• **DATA FOR THIS TASK**:
-=-=-

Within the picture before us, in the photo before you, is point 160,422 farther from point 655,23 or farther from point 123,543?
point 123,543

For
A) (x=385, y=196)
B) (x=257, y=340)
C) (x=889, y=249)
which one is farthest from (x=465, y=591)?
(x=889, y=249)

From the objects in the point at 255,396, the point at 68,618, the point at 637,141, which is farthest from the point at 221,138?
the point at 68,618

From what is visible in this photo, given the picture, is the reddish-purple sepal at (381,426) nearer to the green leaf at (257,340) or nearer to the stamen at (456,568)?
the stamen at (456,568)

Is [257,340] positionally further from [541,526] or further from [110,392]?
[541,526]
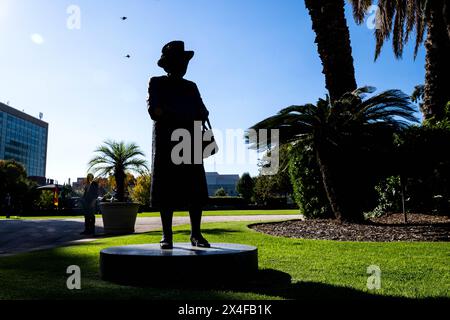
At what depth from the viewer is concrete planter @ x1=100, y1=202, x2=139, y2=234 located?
12500 millimetres

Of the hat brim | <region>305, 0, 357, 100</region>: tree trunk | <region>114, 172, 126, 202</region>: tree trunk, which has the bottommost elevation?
<region>114, 172, 126, 202</region>: tree trunk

-=-=-

• **EXERCISE REQUIREMENTS**: Render the lines of the records as a numbered list, beginning at the line that contains "At what depth" and continuing through the end of the records. Leave out blank lines.

• **RESULT BELOW**:
1. At what depth from the viewer is concrete planter @ x1=100, y1=202, x2=139, y2=234 located?
2. 12500 millimetres
3. Of the hat brim | <region>305, 0, 357, 100</region>: tree trunk | <region>114, 172, 126, 202</region>: tree trunk, which has the bottommost elevation?
4. <region>114, 172, 126, 202</region>: tree trunk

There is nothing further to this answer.